By some accounts, however, favoring stocks is still warranted, if only because the possibilities elsewhere look worse, says a prominent market pundit.
“I am still pretty fully invested [in stocks] because, you know, there is no alternative,” Wharton professor Jeremy Siegel tells CNBC. “Bonds are getting, in my opinion, worse and worse. Cash is disappearing at the rate of inflation which is over 6%, and I think is going higher.”
Harvard University professor Larry Summers also sees elevated risk in pricing pressure, advising that “the odds have gotten a bit more tilted to the bad outcomes and a bit more tilted to inflation than I thought.” He explained on Bloomberg TV on Friday: “I say that because the inflation rates are up, I say that because markets have become more vulnerable and I say that because the Fed’s further behind the curve than I thought it was.”

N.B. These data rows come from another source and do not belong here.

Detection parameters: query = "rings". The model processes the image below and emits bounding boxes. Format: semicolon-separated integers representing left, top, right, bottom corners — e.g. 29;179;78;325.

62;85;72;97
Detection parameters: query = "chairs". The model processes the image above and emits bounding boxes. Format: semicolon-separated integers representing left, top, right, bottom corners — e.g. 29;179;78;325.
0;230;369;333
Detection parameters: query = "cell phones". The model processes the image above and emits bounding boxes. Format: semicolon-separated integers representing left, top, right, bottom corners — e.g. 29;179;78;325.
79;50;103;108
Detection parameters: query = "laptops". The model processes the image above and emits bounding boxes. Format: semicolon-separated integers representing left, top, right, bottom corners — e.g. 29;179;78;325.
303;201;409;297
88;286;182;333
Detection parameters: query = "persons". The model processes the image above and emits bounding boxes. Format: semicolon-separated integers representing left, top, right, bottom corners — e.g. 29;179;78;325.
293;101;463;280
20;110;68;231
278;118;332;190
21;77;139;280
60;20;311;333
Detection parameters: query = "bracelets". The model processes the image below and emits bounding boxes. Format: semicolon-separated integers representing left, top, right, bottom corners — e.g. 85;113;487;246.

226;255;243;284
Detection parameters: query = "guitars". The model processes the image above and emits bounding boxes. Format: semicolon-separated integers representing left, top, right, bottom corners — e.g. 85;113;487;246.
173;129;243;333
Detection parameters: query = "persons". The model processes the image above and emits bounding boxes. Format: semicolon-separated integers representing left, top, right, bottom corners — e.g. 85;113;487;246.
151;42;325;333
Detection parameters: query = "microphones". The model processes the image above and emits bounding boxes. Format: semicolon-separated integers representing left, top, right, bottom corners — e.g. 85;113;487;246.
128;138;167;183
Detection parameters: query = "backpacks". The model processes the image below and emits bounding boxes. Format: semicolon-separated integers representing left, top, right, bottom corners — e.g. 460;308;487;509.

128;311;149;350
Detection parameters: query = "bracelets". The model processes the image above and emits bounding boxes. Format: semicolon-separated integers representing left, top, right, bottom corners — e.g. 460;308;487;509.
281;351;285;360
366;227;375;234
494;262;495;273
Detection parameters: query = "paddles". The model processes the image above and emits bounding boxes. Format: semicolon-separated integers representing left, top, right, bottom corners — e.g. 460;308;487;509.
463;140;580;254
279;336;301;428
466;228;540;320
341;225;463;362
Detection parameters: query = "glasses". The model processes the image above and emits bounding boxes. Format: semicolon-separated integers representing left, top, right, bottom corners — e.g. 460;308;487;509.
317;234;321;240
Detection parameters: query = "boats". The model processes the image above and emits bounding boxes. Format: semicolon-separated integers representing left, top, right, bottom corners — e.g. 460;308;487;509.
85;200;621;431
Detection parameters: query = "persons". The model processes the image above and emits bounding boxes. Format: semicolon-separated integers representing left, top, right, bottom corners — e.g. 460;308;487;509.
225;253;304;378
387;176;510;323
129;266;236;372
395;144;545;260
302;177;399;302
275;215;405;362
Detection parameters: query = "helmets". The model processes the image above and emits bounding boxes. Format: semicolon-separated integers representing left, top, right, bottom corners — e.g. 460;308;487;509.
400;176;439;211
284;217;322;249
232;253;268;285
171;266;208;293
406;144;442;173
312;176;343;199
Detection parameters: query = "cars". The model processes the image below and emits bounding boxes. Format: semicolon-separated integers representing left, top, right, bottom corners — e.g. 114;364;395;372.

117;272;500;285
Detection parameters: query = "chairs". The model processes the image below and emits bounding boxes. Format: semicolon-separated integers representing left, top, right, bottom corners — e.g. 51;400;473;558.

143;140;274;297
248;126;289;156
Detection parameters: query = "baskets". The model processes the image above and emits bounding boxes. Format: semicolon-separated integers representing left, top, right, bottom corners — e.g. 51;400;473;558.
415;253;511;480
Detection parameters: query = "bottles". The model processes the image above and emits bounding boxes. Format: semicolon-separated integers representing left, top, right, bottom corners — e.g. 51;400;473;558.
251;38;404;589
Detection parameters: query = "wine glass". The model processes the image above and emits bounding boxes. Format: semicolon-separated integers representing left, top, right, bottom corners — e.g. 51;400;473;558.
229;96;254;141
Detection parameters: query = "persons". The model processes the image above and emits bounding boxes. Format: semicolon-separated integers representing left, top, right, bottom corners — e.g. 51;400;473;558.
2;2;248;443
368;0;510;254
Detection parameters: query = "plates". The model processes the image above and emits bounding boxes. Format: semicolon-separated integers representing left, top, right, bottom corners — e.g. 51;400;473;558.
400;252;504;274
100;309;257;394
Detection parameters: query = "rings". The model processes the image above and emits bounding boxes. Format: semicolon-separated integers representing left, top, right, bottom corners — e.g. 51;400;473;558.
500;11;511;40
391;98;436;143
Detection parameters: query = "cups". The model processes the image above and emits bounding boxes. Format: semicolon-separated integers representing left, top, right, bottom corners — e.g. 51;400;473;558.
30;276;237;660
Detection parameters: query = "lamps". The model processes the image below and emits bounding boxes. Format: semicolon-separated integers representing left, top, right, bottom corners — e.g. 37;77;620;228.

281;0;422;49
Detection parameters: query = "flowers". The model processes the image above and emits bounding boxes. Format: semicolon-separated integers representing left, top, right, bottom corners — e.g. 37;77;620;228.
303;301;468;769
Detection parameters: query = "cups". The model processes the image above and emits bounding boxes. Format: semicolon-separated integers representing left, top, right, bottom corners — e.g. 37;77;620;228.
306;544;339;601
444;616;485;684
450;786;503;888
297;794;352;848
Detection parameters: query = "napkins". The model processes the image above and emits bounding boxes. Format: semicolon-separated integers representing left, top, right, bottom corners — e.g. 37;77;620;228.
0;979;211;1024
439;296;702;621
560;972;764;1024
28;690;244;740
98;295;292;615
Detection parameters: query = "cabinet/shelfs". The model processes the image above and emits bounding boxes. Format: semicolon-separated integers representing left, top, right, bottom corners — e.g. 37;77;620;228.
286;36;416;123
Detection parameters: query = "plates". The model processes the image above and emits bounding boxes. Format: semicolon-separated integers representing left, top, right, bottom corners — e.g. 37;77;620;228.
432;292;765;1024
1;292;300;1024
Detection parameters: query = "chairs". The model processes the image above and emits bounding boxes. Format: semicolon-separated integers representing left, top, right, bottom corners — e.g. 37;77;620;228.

The rest of the major asset classes posted losses last week, ranging from a mild dip in US inflation-indexed Treasuries (TIP) to a hefty 2.0% weekly decline in emerging markets stocks (VWO).
“The situation in emerging markets is just not very positive right now, given the combination of less-than-stellar growth and inflationary pressures,” says Salman Baig, portfolio manager at Unigestion.
Widespread losses last week took a bite out of the Global Market Index (GMI.F) — an unmanaged benchmark (maintained by CapitalSpectator.com) that holds all the major asset classes (except cash) in market-value weights via ETF proxies. GMI dropped 0.4%, the second straight weekly loss.
Profiling the major asset classes through a one-year-performance lens continues to show an upside bias, although red ink is starting to creep into the picture.
US real estate investment trusts (REITs) and US stocks are currently neck and neck for leading one-year results with roughly 33% gains each.
Meanwhile, four slices of the bond world are posting one-year losses through last week’s close. The biggest decline: fixed income in government bonds in emerging markets: VanEck Vectors J.P. Morgan EM Local Currency Bond ETF (EMLC), which shed 6.4% as of Friday’s close vs. the year-earlier level (including distributions).
GMI.F is up 19.3% for the trailing one-year window.
Monitoring asset classes via drawdown shows that US assets are posting the smallest peak-to-trough declines, led by iShares TIPS Bond ETF (TIP), which has a fractional drawdown of just -0.4%.
GMI.F’s current drawdown is a mild -0.9%.